# INSTRUCTIONS TO FOLLOW
Can you write out all the records below again with "Bedtime Stories" swapped for "Bedtime Tales", keeping everything else unchanged and leaving the pictures out?

(Items listed in a dataset)
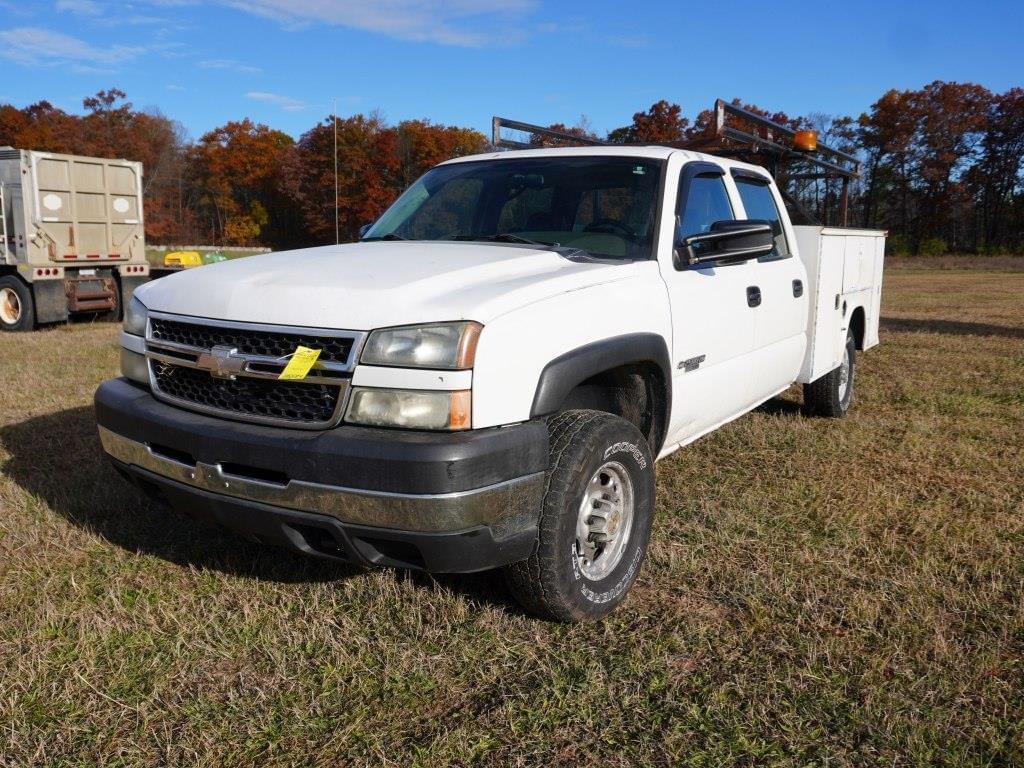 Image of Chevrolet 2500HD Primary image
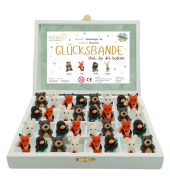 Dekofigur Gl&uuml;cksbande sortiert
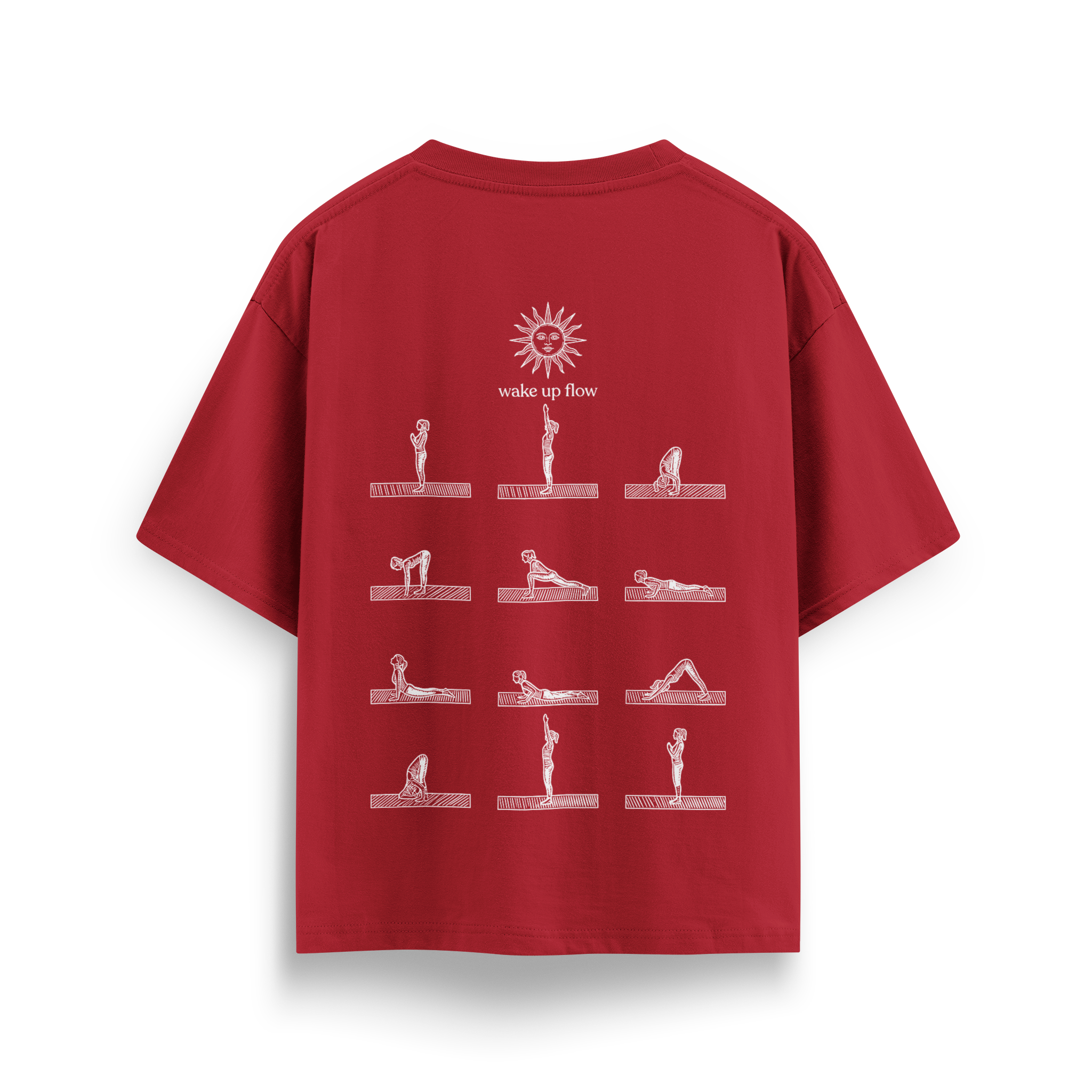 Wake Up Flow - Oversize T-Shirt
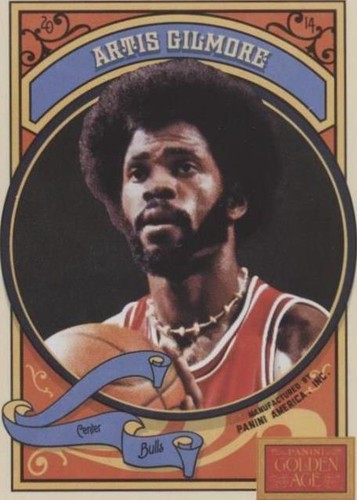 2014 Panini Golden Age - Artis Gilmore #135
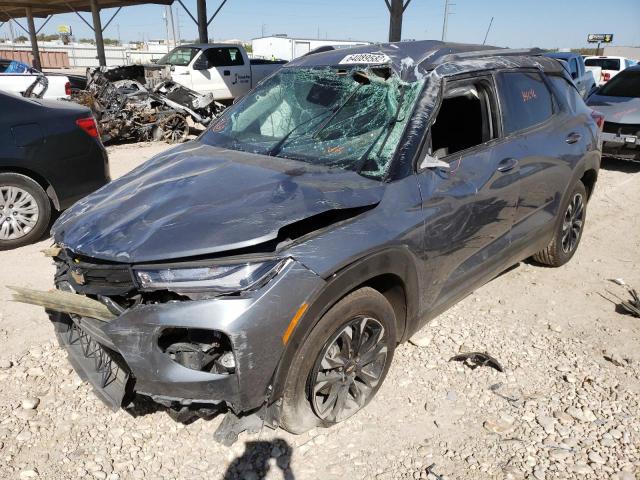 2021 CHEVROLET TRAILBLAZER LT VIN: KL79MPSL0MB006657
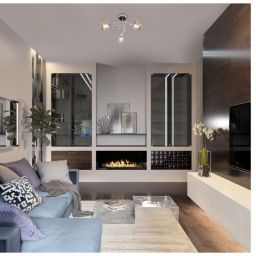 Rabalux Tamara lampa podsufitowa 3x40 W chrom-przydymiona 5348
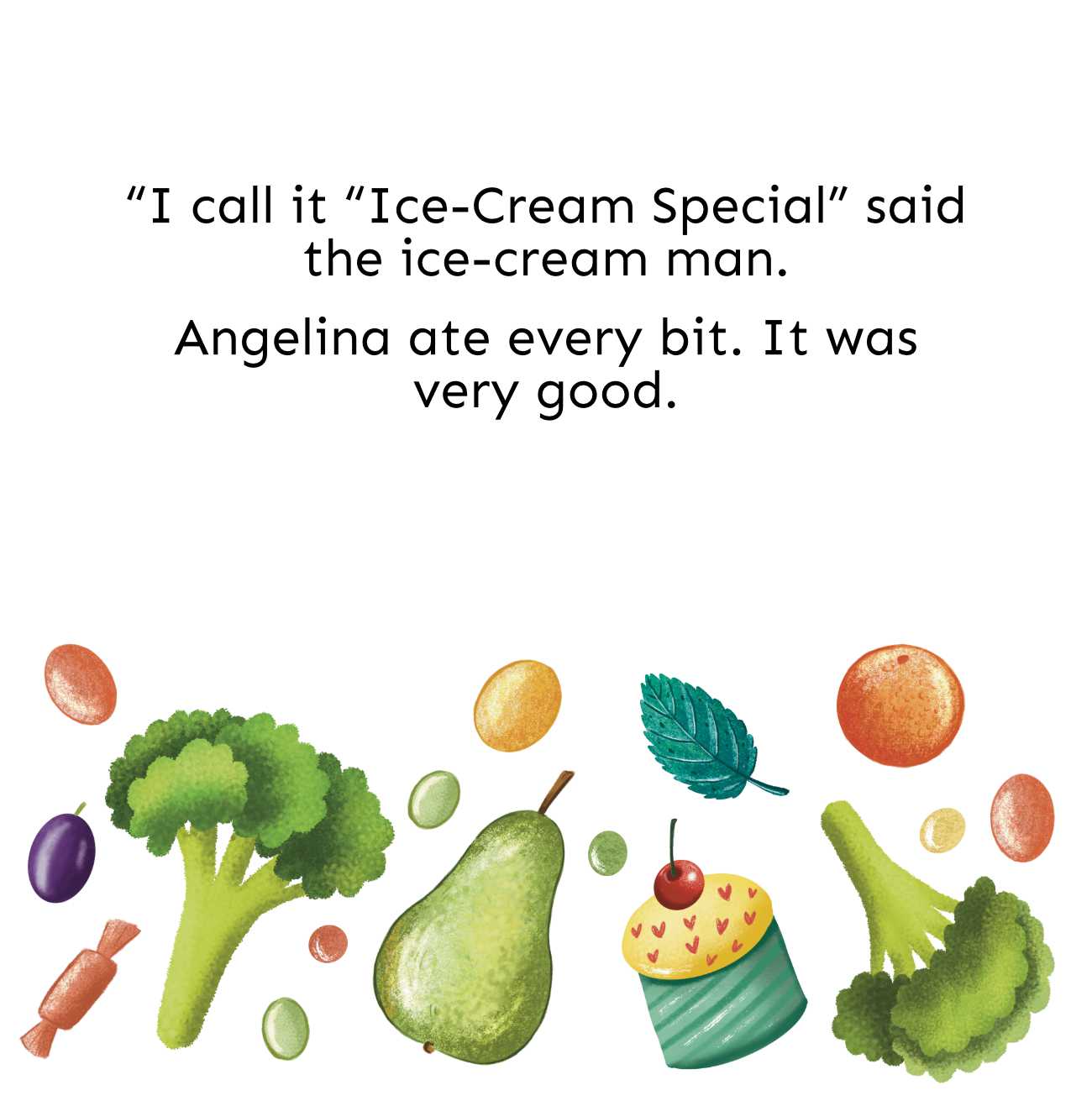 Bedtime Stories The Worlds Best Ice Cream by Jade Maitre short stories for kids page 39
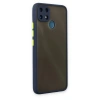 Realme C25 Kılıf Montreal  Kapak - Lacivert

# SOLUTION BELOW
 Image of Chevrolet 2500HD Primary image
 Dekofigur Gl&uuml;cksbande sortiert
 Wake Up Flow - Oversize T-Shirt
 2014 Panini Golden Age - Artis Gilmore #135
 2021 CHEVROLET TRAILBLAZER LT VIN: KL79MPSL0MB006657
 Rabalux Tamara lampa podsufitowa 3x40 W chrom-przydymiona 5348
 Bedtime Tales The Worlds Best Ice Cream by Jade Maitre short stories for kids page 39
 Realme C25 Kılıf Montreal  Kapak - Lacivert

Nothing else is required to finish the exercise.